Task list
(a) Answer these questions from the Moshe Arkin profile, one answer per line.
(i) Since what year has Moshe Arkin served as chairman of the Board of Directors?
(ii) Which company acquired cCAM Biotherapeutics Ltd., and in what year?
(iii) In what subject does Moshe Arkin hold a B.A.?
(b) Carry the Moshe Arkin profile forward past its last sentence.

Source passage
= = = = = = =
Mr. Moshe Arkin has served as chairman of our Board of Directors since 2014. In May 2022, Mr. Moshe Arkin's role has been expanded to Executive Chairman to reflect Mr. Arkin’s expanded role at the Company. Mr. Moshe Arkin currently sits on the board of directors of several private pharmaceutical and medical device companies including SoniVie Ltd., a company developing systems for the treatment of pulmonary arterial hypertension, Digma Medical, a company developing systems to treat insulin resistance present in type 2 diabetes and other metabolic syndrome diseases, and Valcare Medical, a company developing heart valve devices. From 2005 to 2008, Mr. Moshe Arkin served as the head of generics at Perrigo Company and from 2005 until 2011 as the vice chairman of its board of directors. Prior to joining our Board of Directors, Mr. Moshe Arkin served as a director of cCAM Biotherapeutics Ltd., a company focused on the discovery and development of novel immunotherapies to treat cancer from 2012 until its acquisition in 2015 by Merck & Co., Inc. Mr. Moshe Arkin served as chairman of Agis Industries Ltd. from its inception in 1972 until its acquisition by Perrigo Company in 2005. Mr. Moshe Arkin holds a B.A. in psychology from the Tel Aviv University, Israel.
= = = = = = =
Records from a data collection
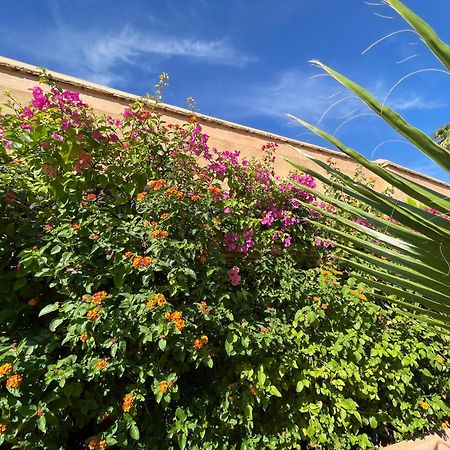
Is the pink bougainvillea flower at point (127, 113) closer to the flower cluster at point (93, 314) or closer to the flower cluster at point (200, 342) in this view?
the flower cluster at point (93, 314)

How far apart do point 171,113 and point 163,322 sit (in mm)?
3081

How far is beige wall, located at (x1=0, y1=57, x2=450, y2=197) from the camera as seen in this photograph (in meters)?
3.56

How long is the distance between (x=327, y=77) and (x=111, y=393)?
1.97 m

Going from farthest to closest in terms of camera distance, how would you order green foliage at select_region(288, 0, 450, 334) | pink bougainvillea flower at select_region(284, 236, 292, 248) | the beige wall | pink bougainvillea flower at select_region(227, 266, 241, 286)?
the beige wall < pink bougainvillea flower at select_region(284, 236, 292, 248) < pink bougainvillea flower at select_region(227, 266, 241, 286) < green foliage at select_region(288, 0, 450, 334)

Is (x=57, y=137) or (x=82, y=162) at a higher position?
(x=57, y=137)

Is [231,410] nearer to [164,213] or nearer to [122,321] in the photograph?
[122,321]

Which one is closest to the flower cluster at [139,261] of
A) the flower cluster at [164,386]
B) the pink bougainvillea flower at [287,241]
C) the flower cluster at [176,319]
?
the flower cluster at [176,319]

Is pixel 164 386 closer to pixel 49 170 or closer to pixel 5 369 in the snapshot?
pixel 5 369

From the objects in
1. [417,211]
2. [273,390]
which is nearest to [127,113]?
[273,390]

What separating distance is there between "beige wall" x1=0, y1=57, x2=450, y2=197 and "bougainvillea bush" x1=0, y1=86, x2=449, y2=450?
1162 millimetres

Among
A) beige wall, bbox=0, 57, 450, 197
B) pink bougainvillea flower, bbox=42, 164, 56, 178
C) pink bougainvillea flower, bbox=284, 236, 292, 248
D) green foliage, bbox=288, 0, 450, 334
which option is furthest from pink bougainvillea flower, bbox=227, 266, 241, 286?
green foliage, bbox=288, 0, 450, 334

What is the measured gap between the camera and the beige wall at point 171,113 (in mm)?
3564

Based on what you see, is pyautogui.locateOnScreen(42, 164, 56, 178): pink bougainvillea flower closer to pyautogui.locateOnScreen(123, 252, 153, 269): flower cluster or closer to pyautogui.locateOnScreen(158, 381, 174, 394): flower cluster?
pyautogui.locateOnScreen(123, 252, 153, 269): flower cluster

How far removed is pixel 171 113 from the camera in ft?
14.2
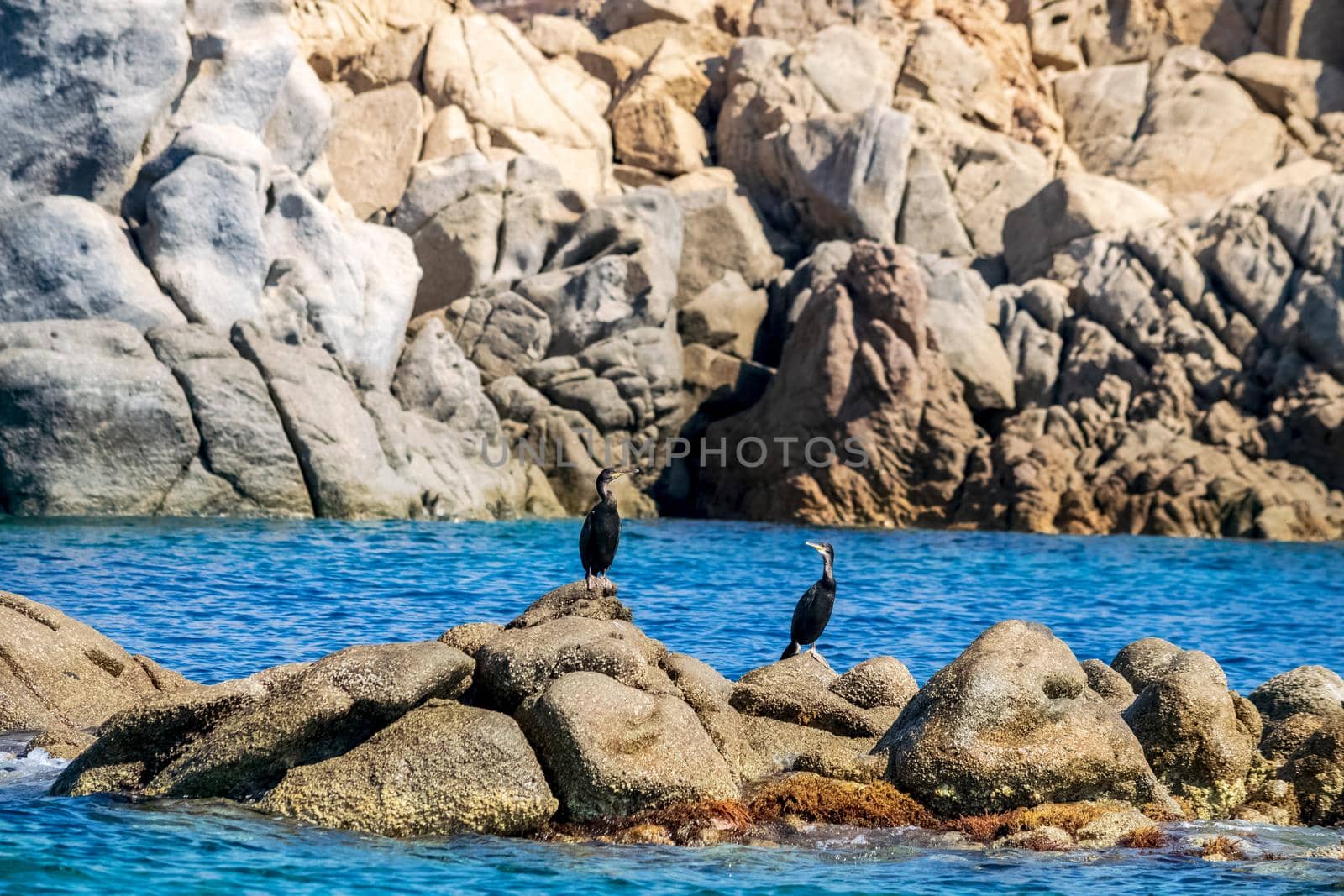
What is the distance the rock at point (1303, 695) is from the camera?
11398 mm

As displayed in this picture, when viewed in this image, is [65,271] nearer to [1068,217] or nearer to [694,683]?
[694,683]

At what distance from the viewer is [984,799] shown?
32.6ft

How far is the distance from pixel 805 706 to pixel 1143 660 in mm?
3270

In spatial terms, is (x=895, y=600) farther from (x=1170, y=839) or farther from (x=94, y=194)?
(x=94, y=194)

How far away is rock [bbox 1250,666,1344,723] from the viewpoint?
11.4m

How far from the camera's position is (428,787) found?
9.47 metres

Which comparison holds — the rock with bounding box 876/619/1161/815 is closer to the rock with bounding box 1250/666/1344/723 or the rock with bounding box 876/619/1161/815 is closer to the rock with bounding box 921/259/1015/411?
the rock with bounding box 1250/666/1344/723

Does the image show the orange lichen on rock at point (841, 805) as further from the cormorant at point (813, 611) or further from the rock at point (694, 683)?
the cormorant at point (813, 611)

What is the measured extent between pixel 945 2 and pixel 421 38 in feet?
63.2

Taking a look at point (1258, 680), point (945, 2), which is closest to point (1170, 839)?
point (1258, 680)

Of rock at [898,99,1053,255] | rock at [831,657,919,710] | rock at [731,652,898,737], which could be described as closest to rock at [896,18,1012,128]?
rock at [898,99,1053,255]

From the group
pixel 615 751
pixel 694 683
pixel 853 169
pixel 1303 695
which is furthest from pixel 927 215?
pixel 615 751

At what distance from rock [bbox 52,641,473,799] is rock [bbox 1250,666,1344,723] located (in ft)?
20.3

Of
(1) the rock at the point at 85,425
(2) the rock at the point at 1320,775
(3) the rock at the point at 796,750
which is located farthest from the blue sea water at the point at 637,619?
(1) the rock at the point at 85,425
= = = = = = =
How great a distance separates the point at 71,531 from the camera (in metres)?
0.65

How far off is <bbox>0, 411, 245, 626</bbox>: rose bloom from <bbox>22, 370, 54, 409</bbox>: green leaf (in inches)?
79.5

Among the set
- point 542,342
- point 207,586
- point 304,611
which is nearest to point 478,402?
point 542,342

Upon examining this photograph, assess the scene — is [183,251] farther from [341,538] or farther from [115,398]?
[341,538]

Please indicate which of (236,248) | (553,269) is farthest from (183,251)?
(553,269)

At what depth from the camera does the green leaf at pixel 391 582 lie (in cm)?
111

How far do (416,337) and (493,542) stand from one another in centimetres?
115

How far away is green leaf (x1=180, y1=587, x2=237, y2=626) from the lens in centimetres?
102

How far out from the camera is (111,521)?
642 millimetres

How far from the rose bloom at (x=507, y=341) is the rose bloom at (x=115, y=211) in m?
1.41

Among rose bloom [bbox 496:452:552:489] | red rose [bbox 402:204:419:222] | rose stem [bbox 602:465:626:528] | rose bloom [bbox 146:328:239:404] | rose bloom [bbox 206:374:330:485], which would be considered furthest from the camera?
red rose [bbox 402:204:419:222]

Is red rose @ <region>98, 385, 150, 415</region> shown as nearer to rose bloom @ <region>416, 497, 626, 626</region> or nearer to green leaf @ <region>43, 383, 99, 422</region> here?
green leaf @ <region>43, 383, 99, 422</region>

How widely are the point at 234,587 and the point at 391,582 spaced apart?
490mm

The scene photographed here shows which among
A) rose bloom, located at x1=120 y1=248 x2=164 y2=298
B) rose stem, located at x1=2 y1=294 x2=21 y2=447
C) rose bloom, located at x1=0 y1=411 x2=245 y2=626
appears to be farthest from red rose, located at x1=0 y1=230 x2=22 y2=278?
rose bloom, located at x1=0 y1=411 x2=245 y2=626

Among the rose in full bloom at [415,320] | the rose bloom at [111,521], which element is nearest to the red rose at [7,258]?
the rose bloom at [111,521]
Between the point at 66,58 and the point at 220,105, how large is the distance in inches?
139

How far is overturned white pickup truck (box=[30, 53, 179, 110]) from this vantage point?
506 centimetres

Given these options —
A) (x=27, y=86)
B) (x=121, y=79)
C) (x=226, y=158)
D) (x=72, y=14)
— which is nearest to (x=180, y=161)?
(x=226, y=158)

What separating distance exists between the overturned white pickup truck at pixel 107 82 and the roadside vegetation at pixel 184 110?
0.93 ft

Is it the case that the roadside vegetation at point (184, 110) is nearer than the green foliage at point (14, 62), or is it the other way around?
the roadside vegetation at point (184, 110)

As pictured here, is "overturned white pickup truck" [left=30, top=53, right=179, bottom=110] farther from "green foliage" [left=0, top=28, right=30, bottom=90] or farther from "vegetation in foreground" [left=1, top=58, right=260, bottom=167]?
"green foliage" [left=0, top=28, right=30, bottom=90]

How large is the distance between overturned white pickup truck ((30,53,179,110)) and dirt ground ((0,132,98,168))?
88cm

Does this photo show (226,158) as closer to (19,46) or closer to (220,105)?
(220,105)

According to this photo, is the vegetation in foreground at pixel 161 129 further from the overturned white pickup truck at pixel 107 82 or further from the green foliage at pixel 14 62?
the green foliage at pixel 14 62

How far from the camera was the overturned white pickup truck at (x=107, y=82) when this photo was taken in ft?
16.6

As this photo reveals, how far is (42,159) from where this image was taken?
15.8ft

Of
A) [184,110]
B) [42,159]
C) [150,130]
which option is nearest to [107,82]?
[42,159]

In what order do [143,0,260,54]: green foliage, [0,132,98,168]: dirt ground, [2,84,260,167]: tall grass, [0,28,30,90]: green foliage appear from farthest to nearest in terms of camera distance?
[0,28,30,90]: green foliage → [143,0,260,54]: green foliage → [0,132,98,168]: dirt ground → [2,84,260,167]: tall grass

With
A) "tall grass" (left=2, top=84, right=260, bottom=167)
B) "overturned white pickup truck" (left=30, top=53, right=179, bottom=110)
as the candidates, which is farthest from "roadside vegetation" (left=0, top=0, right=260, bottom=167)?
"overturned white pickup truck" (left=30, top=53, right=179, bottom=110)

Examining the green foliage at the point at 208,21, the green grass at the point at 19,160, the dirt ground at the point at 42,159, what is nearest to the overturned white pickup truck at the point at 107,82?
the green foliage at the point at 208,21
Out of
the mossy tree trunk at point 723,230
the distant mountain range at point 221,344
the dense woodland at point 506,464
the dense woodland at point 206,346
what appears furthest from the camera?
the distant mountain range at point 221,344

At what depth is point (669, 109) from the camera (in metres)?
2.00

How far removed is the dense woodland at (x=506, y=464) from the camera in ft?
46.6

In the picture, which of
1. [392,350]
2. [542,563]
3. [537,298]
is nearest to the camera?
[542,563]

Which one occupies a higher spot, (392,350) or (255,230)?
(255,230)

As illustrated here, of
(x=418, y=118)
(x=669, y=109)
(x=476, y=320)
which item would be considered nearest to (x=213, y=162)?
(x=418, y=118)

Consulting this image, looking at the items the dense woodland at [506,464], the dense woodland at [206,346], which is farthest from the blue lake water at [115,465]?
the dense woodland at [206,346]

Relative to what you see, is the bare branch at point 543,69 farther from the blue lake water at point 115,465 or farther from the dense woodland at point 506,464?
= = = = = = =
Expected outputs
(a)
(i) 2014
(ii) Merck & Co., Inc., in 2015
(iii) Psychology

(b)
 
Mr. Itai Arkin became a member of our Board of Directors immediately following the pricing of our initial public offering. Mr. Itai Arkin currently serves as Investment Manager at Arkin Holdings Ltd. Mr. Itai Arkin holds a B.A. in business administration (cum laude) from Interdisciplinary Center, Herzliya, Israel, and an MBA (cum laude) from Tel Aviv University. Mr. Itai Arkin is the son of Mr. Moshe Arkin, the chairman of our Board of Directors and sole beneficial owner of Arkin Dermatology, our controlling shareholder.

Ms. Hani Lerman became a member of our Board of Directors immediately following the pricing of our initial public offering. Ms. Lerman has served as chief financial officer at Arkin Holdings since 2015. From 2010 until 2014, Ms. Lerman served as chief financial officer of Sansa Security (f/k/a Discretix Technologies), and from 2006 until 2010, she served as chief financial officer of Storwize, which was acquired by IBM in 2010. She served as a board member of Exalenz Bioscience and of Sphera Global Healthcare. She holds a Master's degree in business administration with a major in finance from Tel Aviv University, Israel, and a B.A. in economics and accounting from Tel Aviv University, Israel.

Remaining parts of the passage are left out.